MATERIAL TO PROCESS –
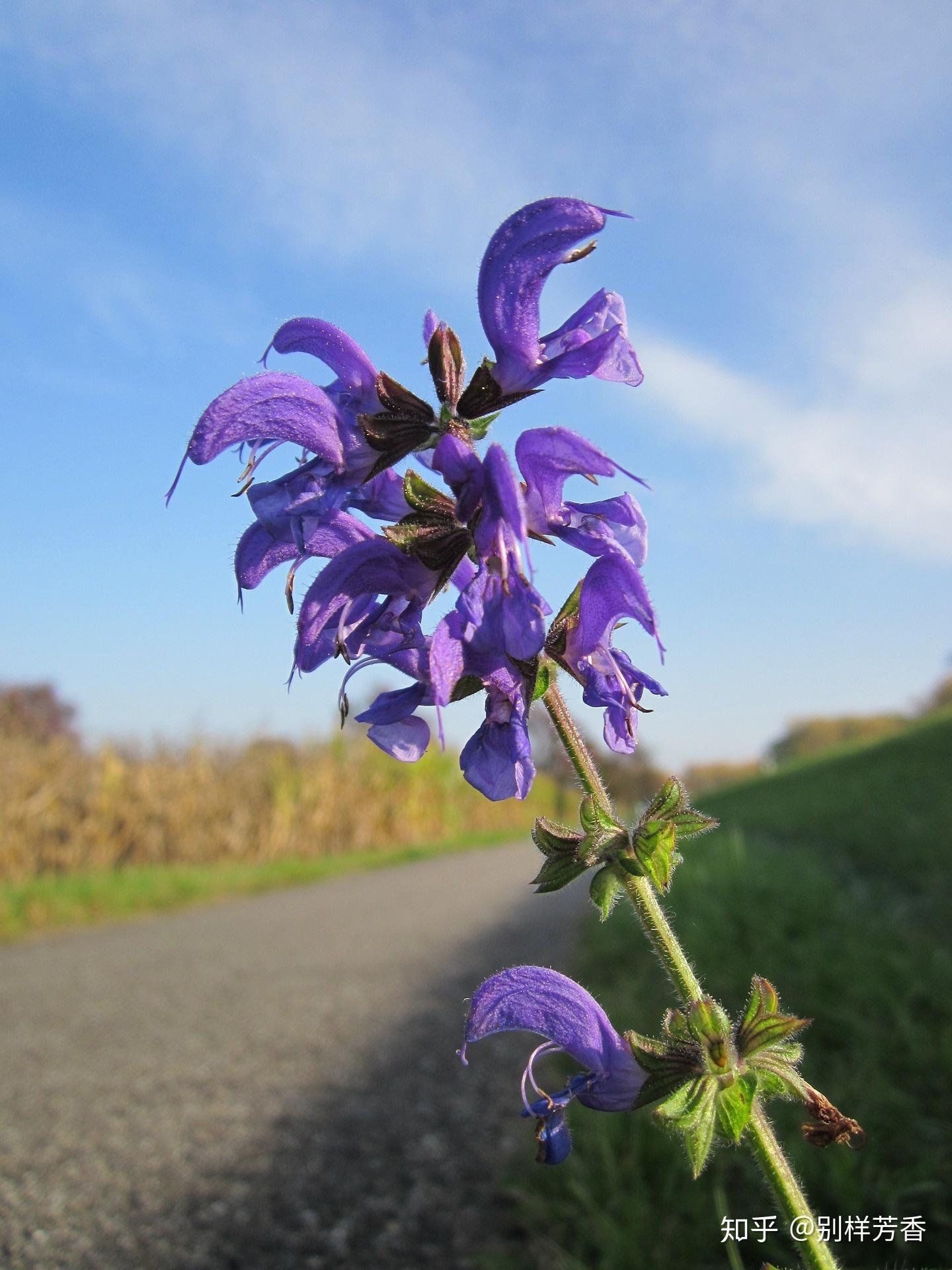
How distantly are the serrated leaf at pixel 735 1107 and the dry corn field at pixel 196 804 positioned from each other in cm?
1013

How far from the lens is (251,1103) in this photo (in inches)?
139

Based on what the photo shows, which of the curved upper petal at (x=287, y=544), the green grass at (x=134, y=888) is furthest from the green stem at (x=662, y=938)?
the green grass at (x=134, y=888)

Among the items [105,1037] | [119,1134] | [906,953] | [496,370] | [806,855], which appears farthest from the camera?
[806,855]

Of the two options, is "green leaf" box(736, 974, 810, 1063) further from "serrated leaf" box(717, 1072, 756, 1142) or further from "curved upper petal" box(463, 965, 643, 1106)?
"curved upper petal" box(463, 965, 643, 1106)

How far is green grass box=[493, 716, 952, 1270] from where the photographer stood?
2283 millimetres

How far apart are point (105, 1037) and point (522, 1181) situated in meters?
2.56

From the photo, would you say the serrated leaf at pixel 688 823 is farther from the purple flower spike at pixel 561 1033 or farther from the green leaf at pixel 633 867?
the purple flower spike at pixel 561 1033

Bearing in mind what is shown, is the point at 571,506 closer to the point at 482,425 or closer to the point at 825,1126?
the point at 482,425

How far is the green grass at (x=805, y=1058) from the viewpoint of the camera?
2.28 m

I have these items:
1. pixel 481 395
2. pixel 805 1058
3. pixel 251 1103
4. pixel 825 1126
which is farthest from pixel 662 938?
pixel 251 1103

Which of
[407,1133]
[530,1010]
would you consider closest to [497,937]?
[407,1133]

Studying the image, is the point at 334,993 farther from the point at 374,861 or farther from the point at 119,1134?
the point at 374,861

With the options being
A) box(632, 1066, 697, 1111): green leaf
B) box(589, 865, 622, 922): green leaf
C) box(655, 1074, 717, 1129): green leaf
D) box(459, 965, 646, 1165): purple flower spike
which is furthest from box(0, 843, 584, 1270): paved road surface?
box(589, 865, 622, 922): green leaf

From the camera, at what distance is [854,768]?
16078 millimetres
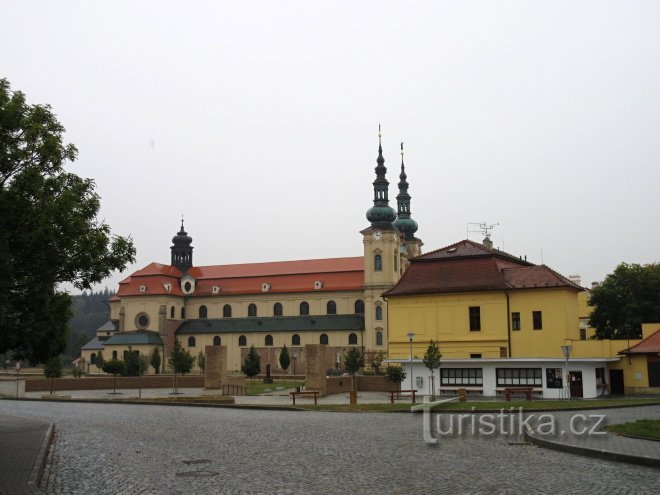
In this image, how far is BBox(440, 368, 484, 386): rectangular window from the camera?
1613 inches

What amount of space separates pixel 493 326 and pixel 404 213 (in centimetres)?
5484

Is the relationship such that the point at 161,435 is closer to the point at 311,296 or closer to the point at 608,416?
the point at 608,416

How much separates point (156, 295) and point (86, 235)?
79255 millimetres

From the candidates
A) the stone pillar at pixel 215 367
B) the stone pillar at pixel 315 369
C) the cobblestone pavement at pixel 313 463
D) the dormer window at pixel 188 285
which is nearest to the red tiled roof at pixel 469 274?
the stone pillar at pixel 315 369

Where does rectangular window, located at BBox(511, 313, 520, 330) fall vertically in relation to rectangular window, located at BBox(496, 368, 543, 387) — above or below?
above

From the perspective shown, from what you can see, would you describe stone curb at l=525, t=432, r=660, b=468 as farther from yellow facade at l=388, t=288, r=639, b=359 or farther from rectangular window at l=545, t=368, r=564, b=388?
yellow facade at l=388, t=288, r=639, b=359

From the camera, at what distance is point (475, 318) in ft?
144

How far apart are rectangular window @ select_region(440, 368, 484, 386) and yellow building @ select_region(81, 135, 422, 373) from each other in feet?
125

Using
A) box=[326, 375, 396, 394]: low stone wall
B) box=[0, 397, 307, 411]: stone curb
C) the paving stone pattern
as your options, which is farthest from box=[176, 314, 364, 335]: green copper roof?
the paving stone pattern

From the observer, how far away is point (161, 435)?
1986 centimetres

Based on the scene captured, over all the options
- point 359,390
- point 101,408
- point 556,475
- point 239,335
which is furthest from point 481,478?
point 239,335

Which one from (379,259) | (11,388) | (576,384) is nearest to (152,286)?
(379,259)

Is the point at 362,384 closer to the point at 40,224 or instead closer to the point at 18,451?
the point at 18,451

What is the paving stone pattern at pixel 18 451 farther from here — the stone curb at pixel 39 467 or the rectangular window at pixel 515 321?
the rectangular window at pixel 515 321
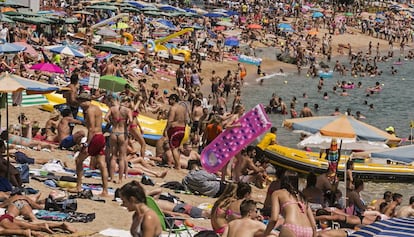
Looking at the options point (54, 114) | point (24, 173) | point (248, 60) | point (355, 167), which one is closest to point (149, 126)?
point (54, 114)

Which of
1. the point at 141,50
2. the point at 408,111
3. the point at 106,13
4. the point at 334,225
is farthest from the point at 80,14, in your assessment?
the point at 334,225

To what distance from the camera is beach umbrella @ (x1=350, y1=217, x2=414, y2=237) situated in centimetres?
650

TASK PROMPT –
Render every line of the listing above as a JSON list of strings, one string per line. Skip the blank lines and leave out the picture markers.

RESPONSE TO THIS TASK –
[
  "How distantly are the serrated leaf at pixel 735 1107 and the dry corn field at pixel 196 804 positioned from each other in cm?",
  "1013",
  "How far from the lens is (251,1103) in this photo (in inches)?",
  "139",
  "Based on what the photo shows, which of the curved upper petal at (x=287, y=544), the green grass at (x=134, y=888) is furthest from the green stem at (x=662, y=938)?",
  "the green grass at (x=134, y=888)",
  "Among the items [105,1037] | [119,1134] | [906,953] | [496,370] | [806,855], which appears farthest from the camera?",
  "[806,855]",
  "Of the two options, is \"green leaf\" box(736, 974, 810, 1063) further from \"serrated leaf\" box(717, 1072, 756, 1142) or further from \"curved upper petal\" box(463, 965, 643, 1106)?",
  "\"curved upper petal\" box(463, 965, 643, 1106)",
  "How far is green grass box=[493, 716, 952, 1270] from where the photographer stood?",
  "2283 millimetres",
  "How far apart are point (105, 1037) and point (522, 1181) situated in meters?",
  "2.56",
  "From the photo, would you say the serrated leaf at pixel 688 823 is farther from the purple flower spike at pixel 561 1033 or farther from the green leaf at pixel 633 867?",
  "the purple flower spike at pixel 561 1033",
  "Bearing in mind what is shown, is the point at 571,506 closer to the point at 482,425 or closer to the point at 825,1126?",
  "the point at 482,425",
  "How far is the green grass at (x=805, y=1058) from the viewpoint of the camera?",
  "2.28 m",
  "I have these items:",
  "1. pixel 481 395",
  "2. pixel 805 1058",
  "3. pixel 251 1103",
  "4. pixel 825 1126",
  "which is farthest from pixel 662 938?",
  "pixel 251 1103",
  "Which of",
  "[407,1133]",
  "[530,1010]",
  "would you consider closest to [497,937]?",
  "[407,1133]",
  "Studying the image, is the point at 334,993 farther from the point at 374,861 or farther from the point at 119,1134?",
  "the point at 374,861",
  "With the options being",
  "A) box(632, 1066, 697, 1111): green leaf",
  "B) box(589, 865, 622, 922): green leaf",
  "C) box(655, 1074, 717, 1129): green leaf",
  "D) box(459, 965, 646, 1165): purple flower spike",
  "which is furthest from box(0, 843, 584, 1270): paved road surface?",
  "box(589, 865, 622, 922): green leaf",
  "From the camera, at what distance is [854,768]?",
  "16078 millimetres",
  "In this image, how far is BBox(440, 368, 484, 386): rectangular window from the camera?",
  "1613 inches",
  "What amount of space separates pixel 493 326 and pixel 404 213 (in centimetres)?",
  "5484",
  "Is the relationship such that the point at 161,435 is closer to the point at 311,296 or closer to the point at 608,416?",
  "the point at 608,416",
  "How much separates point (156, 295) and point (86, 235)?",
  "79255 millimetres",
  "From the candidates",
  "A) the stone pillar at pixel 215 367",
  "B) the stone pillar at pixel 315 369",
  "C) the cobblestone pavement at pixel 313 463",
  "D) the dormer window at pixel 188 285",
  "which is nearest to the red tiled roof at pixel 469 274?",
  "the stone pillar at pixel 315 369",
  "Where does rectangular window, located at BBox(511, 313, 520, 330) fall vertically in relation to rectangular window, located at BBox(496, 368, 543, 387) — above or below?",
  "above",
  "From the perspective shown, from what you can see, would you describe stone curb at l=525, t=432, r=660, b=468 as farther from yellow facade at l=388, t=288, r=639, b=359 or farther from rectangular window at l=545, t=368, r=564, b=388?",
  "yellow facade at l=388, t=288, r=639, b=359",
  "From the camera, at what distance is point (475, 318) in ft?",
  "144",
  "How far apart are rectangular window @ select_region(440, 368, 484, 386) and yellow building @ select_region(81, 135, 422, 373) from each other in feet?",
  "125",
  "Using",
  "A) box=[326, 375, 396, 394]: low stone wall",
  "B) box=[0, 397, 307, 411]: stone curb",
  "C) the paving stone pattern",
  "as your options, which is farthest from box=[176, 314, 364, 335]: green copper roof?",
  "the paving stone pattern",
  "From the observer, how far away is point (161, 435)?",
  "1986 centimetres",
  "Based on the scene captured, over all the options",
  "- point 359,390",
  "- point 101,408",
  "- point 556,475",
  "- point 239,335",
  "which is furthest from point 481,478?",
  "point 239,335",
  "Which one from (379,259) | (11,388) | (576,384) is nearest to (152,286)?",
  "(379,259)",
  "Is the point at 362,384 closer to the point at 40,224 or instead closer to the point at 18,451?",
  "the point at 18,451",
  "What is the paving stone pattern at pixel 18 451 farther from here — the stone curb at pixel 39 467 or the rectangular window at pixel 515 321?",
  "the rectangular window at pixel 515 321",
  "Looking at the options point (54, 114) | point (24, 173) | point (248, 60) | point (355, 167), which one is closest to point (149, 126)?",
  "point (54, 114)",
  "Which of",
  "1. the point at 141,50",
  "2. the point at 408,111",
  "3. the point at 106,13",
  "4. the point at 334,225",
  "is farthest from the point at 80,14, in your assessment?",
  "the point at 334,225",
  "To what distance from the camera is beach umbrella @ (x1=350, y1=217, x2=414, y2=237) situated in centimetres?",
  "650"
]